抜粋本文 —
---+---

大学卒業直後の2016年4月の体重別では準決勝で国士館大学4年の大島優磨に横四方固で敗れて3位にとどまるも、リオデジャネイロオリンピック代表には選出された[42]。代表決定後の会見では、「常に五輪で金メダルを取りたいと考えていた。流れをチームに呼び込みたい」とコメントした[43]。5月のワールドマスターズでは初戦でリマールと対戦すると、有効を先取しながらその後に合技で逆転負けを喫して今大会3連覇はならなかった[44]。
6月には所属先のパーク24主催の壮行会において、「前回は男子の金メダルがゼロだったから、自分が取れば8年ぶりになる。話題になるし最高」とオリンピックへの意気込みを語った[45]。8月のリオデジャネイロオリンピックでは初戦となる2回戦でモナコの選手に反則勝ち、3回戦でチェコの選手を開始早々の内股で一蹴するも、準々決勝ではパピナシビリに指導1をリードしながら隅落で逆転の一本負けを喫して金メダルの夢を砕かれた。その後の敗者復活戦で金源鎮を有効で破ると、3位決定戦でもサファロフを指導2で破り銅メダルを獲得した[46]。12月にはグランドスラム・東京に出場するも、決勝で大学の3年後輩となる永山竜樹に内股で敗れて2位にとどまった[47]。

---+---

記録一覧 —
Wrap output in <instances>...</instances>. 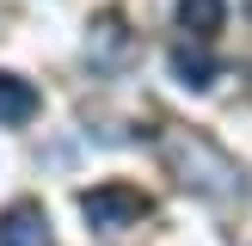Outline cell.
<instances>
[{
    "label": "cell",
    "instance_id": "obj_4",
    "mask_svg": "<svg viewBox=\"0 0 252 246\" xmlns=\"http://www.w3.org/2000/svg\"><path fill=\"white\" fill-rule=\"evenodd\" d=\"M0 246H56V234H49V215L37 197H19V203L0 209Z\"/></svg>",
    "mask_w": 252,
    "mask_h": 246
},
{
    "label": "cell",
    "instance_id": "obj_7",
    "mask_svg": "<svg viewBox=\"0 0 252 246\" xmlns=\"http://www.w3.org/2000/svg\"><path fill=\"white\" fill-rule=\"evenodd\" d=\"M221 19H228V0H179V25L191 37H216Z\"/></svg>",
    "mask_w": 252,
    "mask_h": 246
},
{
    "label": "cell",
    "instance_id": "obj_1",
    "mask_svg": "<svg viewBox=\"0 0 252 246\" xmlns=\"http://www.w3.org/2000/svg\"><path fill=\"white\" fill-rule=\"evenodd\" d=\"M160 160H166V172L185 184V191H197V197L228 203V197L246 191L234 154H228V148H216L209 135H197V129H160Z\"/></svg>",
    "mask_w": 252,
    "mask_h": 246
},
{
    "label": "cell",
    "instance_id": "obj_5",
    "mask_svg": "<svg viewBox=\"0 0 252 246\" xmlns=\"http://www.w3.org/2000/svg\"><path fill=\"white\" fill-rule=\"evenodd\" d=\"M166 68H172V80L191 86V92H209V86H216V74H221V68H216V56L203 49V37H197V43H172Z\"/></svg>",
    "mask_w": 252,
    "mask_h": 246
},
{
    "label": "cell",
    "instance_id": "obj_6",
    "mask_svg": "<svg viewBox=\"0 0 252 246\" xmlns=\"http://www.w3.org/2000/svg\"><path fill=\"white\" fill-rule=\"evenodd\" d=\"M37 111H43L37 86L25 80V74H6V68H0V123H6V129H19V123H31Z\"/></svg>",
    "mask_w": 252,
    "mask_h": 246
},
{
    "label": "cell",
    "instance_id": "obj_3",
    "mask_svg": "<svg viewBox=\"0 0 252 246\" xmlns=\"http://www.w3.org/2000/svg\"><path fill=\"white\" fill-rule=\"evenodd\" d=\"M86 62H93L98 74H123L135 62V37H129V25H123V12H98V19L86 25Z\"/></svg>",
    "mask_w": 252,
    "mask_h": 246
},
{
    "label": "cell",
    "instance_id": "obj_2",
    "mask_svg": "<svg viewBox=\"0 0 252 246\" xmlns=\"http://www.w3.org/2000/svg\"><path fill=\"white\" fill-rule=\"evenodd\" d=\"M80 215H86V228H98V234H117V228H135V221L148 215V197L135 191V184H93V191H80Z\"/></svg>",
    "mask_w": 252,
    "mask_h": 246
}]
</instances>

---+---

作業要件 —
• A. 2016年の柔道の戦績を記した抜粋を、2文で要約してください。
• B. 2016年の柔道の戦績を記した抜粋を、最後の文の後から書き継いでください。

回答結果 —
• A. 大学卒業直後の2016年4月の体重別では準決勝で大島優磨に敗れて3位にとどまったが、リオデジャネイロオリンピック代表に選出され、5月のワールドマスターズでは初戦でリマールに逆転負けを喫した。8月のリオデジャネイロオリンピックでは準々決勝でパピナシビリに一本負けしたものの、敗者復活戦と3位決定戦に勝って銅メダルを獲得し、12月のグランドスラム・東京では決勝で永山竜樹に敗れて2位となった。

• B.
2017年2月のグランドスラム・パリでは準々決勝においてオリンピックで敗れたパピナシビリに小内刈で一本勝ちして雪辱するなど、オール一本勝ちで今大会3度目の優勝を飾った[48][49]。4月の体重別では決勝で永山に小外刈で敗れて2位だったが、永山とともに世界選手権代表に選出された[50][51]。なお、パワーファイターである後輩の永山に2連敗を喫したことを契機にウエイトトレーニングにも本格的に取り組み始めた。5月のアジア選手権では決勝でイランのモハマド・ラシュノネジャドに反則勝ちを収めて優勝した[52]。6月にはボクシングのWBOスーパーフライ級の世界チャンピオンである同じ年の井上尚弥と合同練習を行った[53]。8月の世界選手権では決勝でサファロフと対戦すると、技ありを取った後に大内刈で一本勝ちして、2013年以来2度目の優勝を果たした。試合後のインタビューでは、「今日は組み合わせから運が良かった。あの組み合わせなら勝って当たり前。まだ永山選手に勝っていないので、勝ってから喜びたい」とコメントした[54][55]。12月のグランドスラム・東京では過去2戦2敗だった永山を技ありで破ると、決勝ではGSに入ってからダシダワーを浮落で破って今大会2年ぶり4度目の優勝を飾った。世界選手権と今大会で優勝したために、規定により2018年の世界選手権代表が内定した[56][57]。なお、2013年と2015年に続いて2017年には3度目の世界ランキング年間1位となり、5万ドルのボーナスを獲得した[58]。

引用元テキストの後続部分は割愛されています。